═══ EXERCISE TEXT

Prove or disprove that:
a) $\forall c\in \mathbb{N} $ $2^{cn} = 2^n $ ( disproved )
b) $\forall f,g: \mathbb{N} \rightarrow \mathbb{N}$ $ g= \Omega(f) \cup O(f) $ (disproved)
c)$\forall f: \mathbb{N} \rightarrow \mathbb{N}$ $\omega(\Theta(f))= \Theta(\omega(f))$
As you can see the last claim is my problem. I'm pretty sure that the last one is true. So
$$\omega(\Theta(f)) := \cup_{g \in \Theta(f)} \omega(g) $$ and
$$\Theta(\omega(f)) := \cup_{g \in \omega(f)} \Theta(g) $$
My idea is to show that $\omega(\Theta(f)) = \omega(f)$ and $\Theta(\omega(f)) = \omega(f)$, which would prove the claim, but failed.
* Definition in general for Landau notation: *
$ O(f) $ = { $g : \mathbb{N} \rightarrow \mathbb{N} | \exists c > 0 , n_0 \in\mathbb{N}, \forall n \geq n_0 : g(n) \leq c \cdot f(n)$ }
$ \Omega(f) $ = { $g : \mathbb{N} \rightarrow \mathbb{N} | \exists c > 0 , n_0 \in\mathbb{N}, \forall n \geq n_0 : g(n) \geq c \cdot f(n)$ }
$ \Theta(f) = O(f) \cup \Omega(f) $
$ \omega(f) $ = { $ g | \lim_{ n \rightarrow \infty} \frac{f(n)}{g(n)} = 0 $ }

══════
═══ EXTRACTED DATA

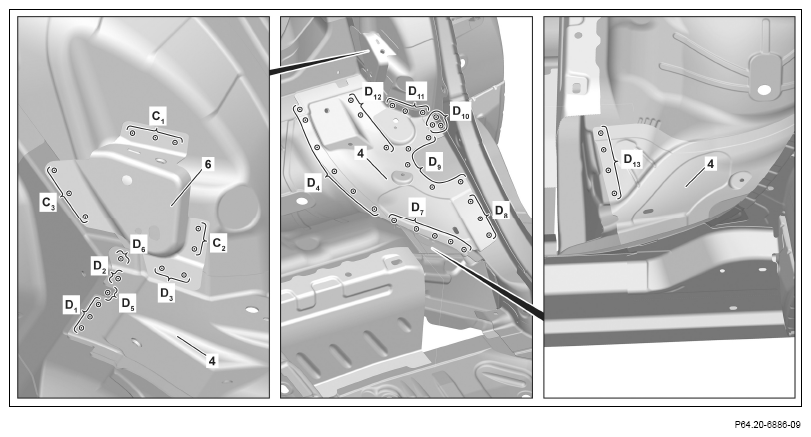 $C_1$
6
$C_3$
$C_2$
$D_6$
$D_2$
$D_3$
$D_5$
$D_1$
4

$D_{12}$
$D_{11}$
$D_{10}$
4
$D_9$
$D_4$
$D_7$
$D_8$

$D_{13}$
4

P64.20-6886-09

══════
═══ EXTRACTED DATA

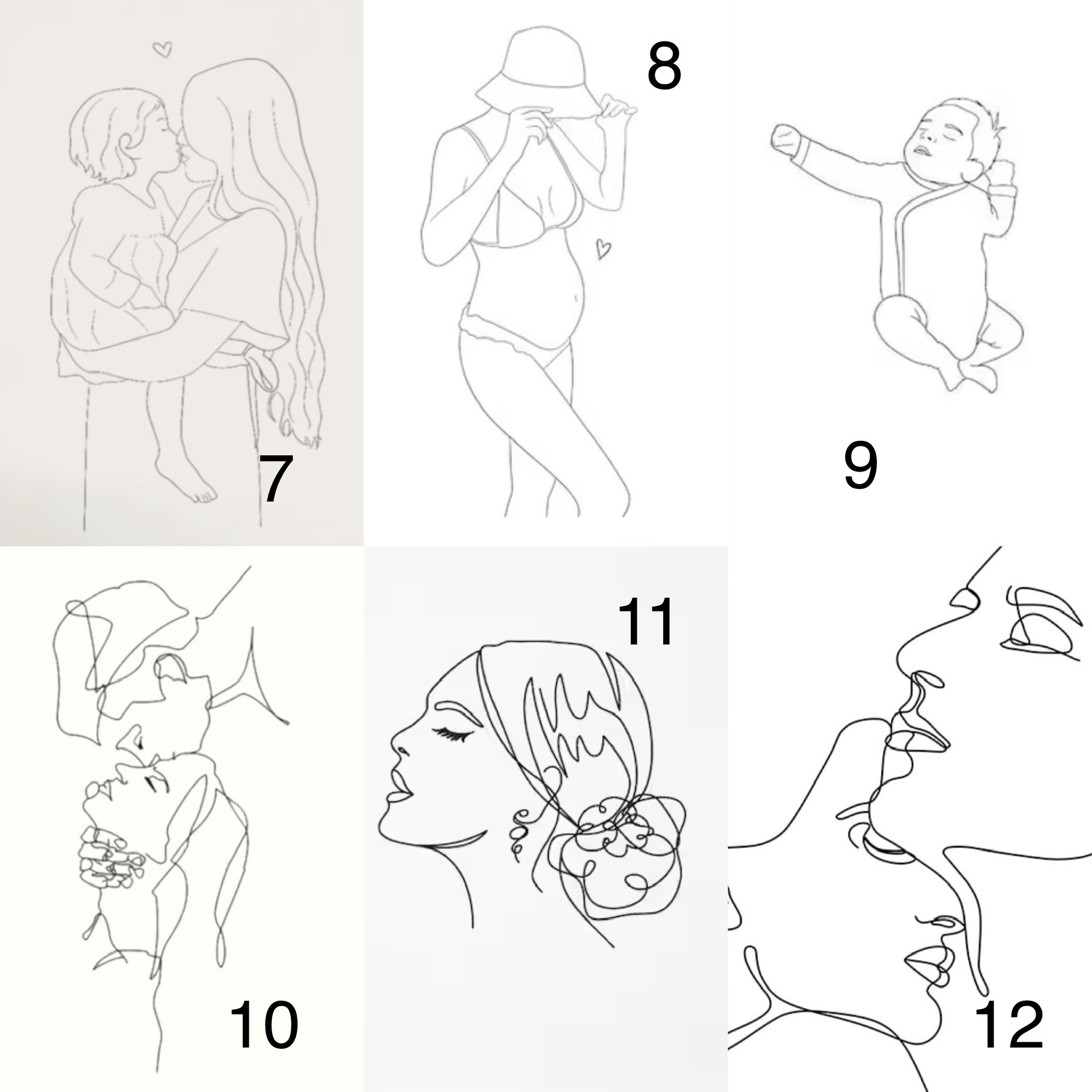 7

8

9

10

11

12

══════
═══ EXTRACTED DATA

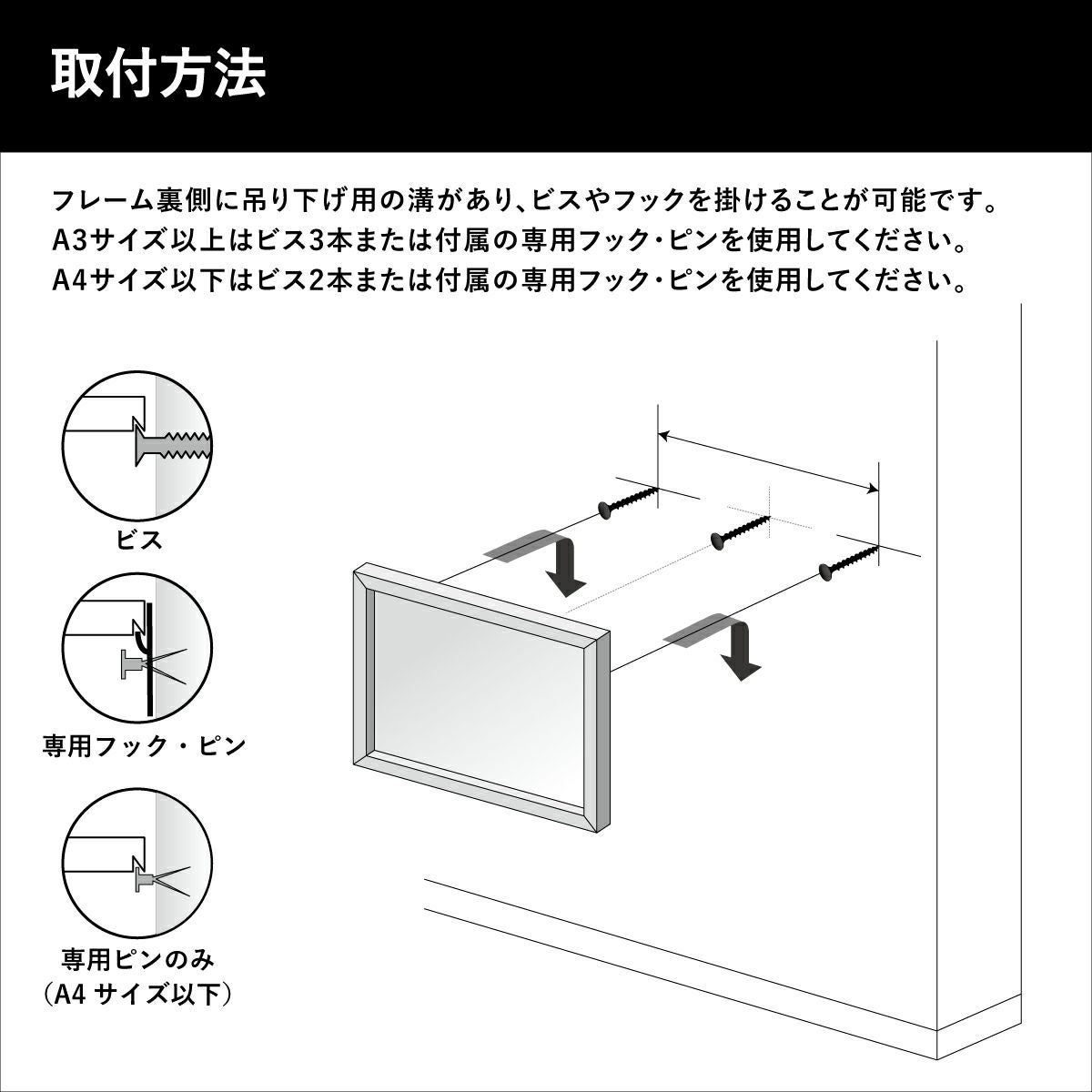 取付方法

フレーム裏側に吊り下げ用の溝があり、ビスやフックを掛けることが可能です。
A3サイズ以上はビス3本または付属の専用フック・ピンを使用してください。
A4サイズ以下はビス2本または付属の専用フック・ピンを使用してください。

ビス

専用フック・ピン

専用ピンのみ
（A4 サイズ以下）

══════

**WHAT YOU SHOULD DO**
In the Landau notation post, which two claims are marked as disproved? The material is not needed for what follows.

**SOLUTION BELOW**
Claims a) and b) are marked as disproved.